The ETL process plays a crucial role in consolidating all relevant information into a single point, making it ready for analysis. This empowers executives, managers, and other stakeholders to base their business decisions on solid data.

But how is this process used in the day-to-day operations of businesses? ETL is typically employed to fulfill the following functions:

Data storage

Data storage encompasses gathering data from various sources into a unified repository, enabling joint analysis for business purposes. ETL is commonly used to transfer this data to a storage repository.

Machine Learning and Artificial Intelligence

Machine Learning is an approach that imparts meaning to data without requiring explicit programming of analytical models. Instead, the system extracts insights from the data through Artificial Intelligence techniques. ETL finds application in centralizing data for Machine Learning purposes.

Marketing Data Integration

The consolidation of marketing information involves unifying data from various sources such as customers, social media, and web analytics metrics into a single environment. This enables analysis and the formulation of future plans, and ETL plays a crucial role in collecting and preparing this data.

Data integration in the Internet of Things (IoT)

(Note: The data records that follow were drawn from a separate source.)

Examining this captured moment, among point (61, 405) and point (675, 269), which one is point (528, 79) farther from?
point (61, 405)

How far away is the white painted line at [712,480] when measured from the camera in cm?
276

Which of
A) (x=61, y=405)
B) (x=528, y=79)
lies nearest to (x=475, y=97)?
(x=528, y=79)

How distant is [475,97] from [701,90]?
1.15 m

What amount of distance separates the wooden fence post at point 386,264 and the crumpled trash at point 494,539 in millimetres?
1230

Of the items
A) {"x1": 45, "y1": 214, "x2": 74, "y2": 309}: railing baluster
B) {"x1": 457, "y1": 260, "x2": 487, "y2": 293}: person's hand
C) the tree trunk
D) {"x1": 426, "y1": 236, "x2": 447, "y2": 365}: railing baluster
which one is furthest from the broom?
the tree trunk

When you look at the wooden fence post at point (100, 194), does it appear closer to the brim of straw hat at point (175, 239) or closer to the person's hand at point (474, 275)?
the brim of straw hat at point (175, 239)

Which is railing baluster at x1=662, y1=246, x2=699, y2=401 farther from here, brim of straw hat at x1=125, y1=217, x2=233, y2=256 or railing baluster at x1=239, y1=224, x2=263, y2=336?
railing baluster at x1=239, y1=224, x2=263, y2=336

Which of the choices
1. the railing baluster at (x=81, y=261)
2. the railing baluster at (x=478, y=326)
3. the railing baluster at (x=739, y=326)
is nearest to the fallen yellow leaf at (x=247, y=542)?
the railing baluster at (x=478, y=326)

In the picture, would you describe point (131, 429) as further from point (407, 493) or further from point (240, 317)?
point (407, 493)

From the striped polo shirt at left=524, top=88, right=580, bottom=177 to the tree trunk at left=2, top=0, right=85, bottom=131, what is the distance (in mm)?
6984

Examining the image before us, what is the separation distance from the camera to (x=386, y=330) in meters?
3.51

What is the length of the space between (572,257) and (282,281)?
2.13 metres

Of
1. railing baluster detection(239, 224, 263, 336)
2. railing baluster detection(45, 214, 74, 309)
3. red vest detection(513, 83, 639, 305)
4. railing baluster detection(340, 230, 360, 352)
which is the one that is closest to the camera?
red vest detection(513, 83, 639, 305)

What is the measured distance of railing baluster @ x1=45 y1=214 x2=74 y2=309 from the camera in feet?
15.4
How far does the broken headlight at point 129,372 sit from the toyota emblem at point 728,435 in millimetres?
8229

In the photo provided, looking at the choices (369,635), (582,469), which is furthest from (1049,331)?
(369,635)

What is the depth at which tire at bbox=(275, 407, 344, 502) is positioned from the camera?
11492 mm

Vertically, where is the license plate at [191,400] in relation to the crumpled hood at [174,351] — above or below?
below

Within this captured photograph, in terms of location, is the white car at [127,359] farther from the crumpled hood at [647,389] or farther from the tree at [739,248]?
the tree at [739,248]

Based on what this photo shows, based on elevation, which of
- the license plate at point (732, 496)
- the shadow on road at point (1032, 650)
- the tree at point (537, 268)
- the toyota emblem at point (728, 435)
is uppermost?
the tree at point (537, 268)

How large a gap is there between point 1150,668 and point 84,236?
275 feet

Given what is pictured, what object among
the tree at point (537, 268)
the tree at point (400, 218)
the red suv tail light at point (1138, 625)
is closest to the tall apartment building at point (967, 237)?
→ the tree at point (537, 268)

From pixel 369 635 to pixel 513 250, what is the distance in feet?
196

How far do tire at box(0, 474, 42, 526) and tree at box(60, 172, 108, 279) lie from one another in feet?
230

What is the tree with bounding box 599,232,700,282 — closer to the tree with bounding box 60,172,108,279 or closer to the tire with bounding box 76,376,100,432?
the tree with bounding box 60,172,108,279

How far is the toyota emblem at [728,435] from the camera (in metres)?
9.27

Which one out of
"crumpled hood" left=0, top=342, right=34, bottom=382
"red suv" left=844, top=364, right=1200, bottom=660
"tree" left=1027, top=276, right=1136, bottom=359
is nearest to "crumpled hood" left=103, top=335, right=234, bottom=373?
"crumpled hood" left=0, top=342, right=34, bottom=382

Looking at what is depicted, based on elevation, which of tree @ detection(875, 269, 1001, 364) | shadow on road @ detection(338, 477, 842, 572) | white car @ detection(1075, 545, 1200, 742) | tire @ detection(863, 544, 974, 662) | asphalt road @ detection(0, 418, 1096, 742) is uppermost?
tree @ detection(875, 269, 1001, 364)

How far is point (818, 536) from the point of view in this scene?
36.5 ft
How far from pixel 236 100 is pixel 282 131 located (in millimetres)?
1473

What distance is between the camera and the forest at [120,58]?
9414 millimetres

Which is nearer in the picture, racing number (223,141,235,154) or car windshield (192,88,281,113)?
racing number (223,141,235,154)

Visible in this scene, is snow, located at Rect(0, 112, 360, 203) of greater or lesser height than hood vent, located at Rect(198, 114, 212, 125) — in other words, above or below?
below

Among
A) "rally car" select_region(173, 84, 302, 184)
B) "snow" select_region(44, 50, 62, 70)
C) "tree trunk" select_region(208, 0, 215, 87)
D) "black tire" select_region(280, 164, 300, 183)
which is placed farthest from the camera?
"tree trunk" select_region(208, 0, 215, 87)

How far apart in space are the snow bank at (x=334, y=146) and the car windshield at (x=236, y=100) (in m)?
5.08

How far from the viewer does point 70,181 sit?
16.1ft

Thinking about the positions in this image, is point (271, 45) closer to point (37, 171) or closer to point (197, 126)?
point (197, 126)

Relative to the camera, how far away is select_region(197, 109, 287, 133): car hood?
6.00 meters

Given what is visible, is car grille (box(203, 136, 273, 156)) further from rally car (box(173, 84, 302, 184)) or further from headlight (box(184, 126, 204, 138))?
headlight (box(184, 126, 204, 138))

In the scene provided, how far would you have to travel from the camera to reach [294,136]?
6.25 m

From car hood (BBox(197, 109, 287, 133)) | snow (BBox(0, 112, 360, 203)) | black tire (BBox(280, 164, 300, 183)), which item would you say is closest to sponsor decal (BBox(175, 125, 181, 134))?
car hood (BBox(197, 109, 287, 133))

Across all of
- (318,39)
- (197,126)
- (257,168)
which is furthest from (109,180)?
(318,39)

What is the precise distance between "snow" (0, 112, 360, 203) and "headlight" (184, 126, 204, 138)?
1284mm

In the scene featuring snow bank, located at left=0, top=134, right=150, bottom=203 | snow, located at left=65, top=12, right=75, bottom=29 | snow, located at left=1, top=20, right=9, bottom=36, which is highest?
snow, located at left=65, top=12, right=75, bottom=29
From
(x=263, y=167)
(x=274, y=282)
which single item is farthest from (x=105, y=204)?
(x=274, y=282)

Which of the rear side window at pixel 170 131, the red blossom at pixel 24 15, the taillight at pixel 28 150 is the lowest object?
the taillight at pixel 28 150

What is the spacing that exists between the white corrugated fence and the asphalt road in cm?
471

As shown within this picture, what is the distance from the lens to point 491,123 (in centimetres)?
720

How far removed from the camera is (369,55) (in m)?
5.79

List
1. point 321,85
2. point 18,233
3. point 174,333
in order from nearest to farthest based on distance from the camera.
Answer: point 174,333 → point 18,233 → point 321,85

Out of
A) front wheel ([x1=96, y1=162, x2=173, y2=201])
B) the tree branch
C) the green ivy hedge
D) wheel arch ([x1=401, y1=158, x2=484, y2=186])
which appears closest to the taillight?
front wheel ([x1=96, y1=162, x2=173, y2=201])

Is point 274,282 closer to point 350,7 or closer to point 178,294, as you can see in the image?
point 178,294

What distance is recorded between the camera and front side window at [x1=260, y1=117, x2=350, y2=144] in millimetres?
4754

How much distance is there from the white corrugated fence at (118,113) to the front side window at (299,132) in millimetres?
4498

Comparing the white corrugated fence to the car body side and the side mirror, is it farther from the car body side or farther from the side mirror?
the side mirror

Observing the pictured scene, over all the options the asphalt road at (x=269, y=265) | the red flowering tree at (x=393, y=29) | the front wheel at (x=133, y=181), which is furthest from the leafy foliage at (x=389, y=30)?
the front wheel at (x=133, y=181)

The Internet of Things (IoT) encompasses the interconnection of devices capable of collecting and transmitting data through embedded sensors. These devices include industrial equipment, network servers, smartphones, and a wide range of other machines, including wearables and embedded devices. ETL is employed to centralize information from multiple IoT sources, enabling its analysis.

Database replication

Database replication involves extracting data from source databases, such as Oracle, Cloud SQL for MySQL, Microsoft SQL Server, Cloud SQL for PostgreSQL, MongoDB, among others, and then transferring this data to cloud storage. This process can be one-time or continuous as data is updated, with ETL being used to perform this replication.

Migration to the cloud 

Companies have been migrating their data and applications to cloud environments to optimize costs, scalability, and data security. ETL also plays a crucial role in facilitating these migrations.

In an increasingly data-driven world, ETL becomes a fundamental piece for extracting significant value from diverse information.

The benefits of the process are impactful in the current data analysis and decision-making landscape. The ability to transform raw data into valuable insights is an essential competitive advantage, enabling organizations to thrive in a dynamic and constantly evolving business environment.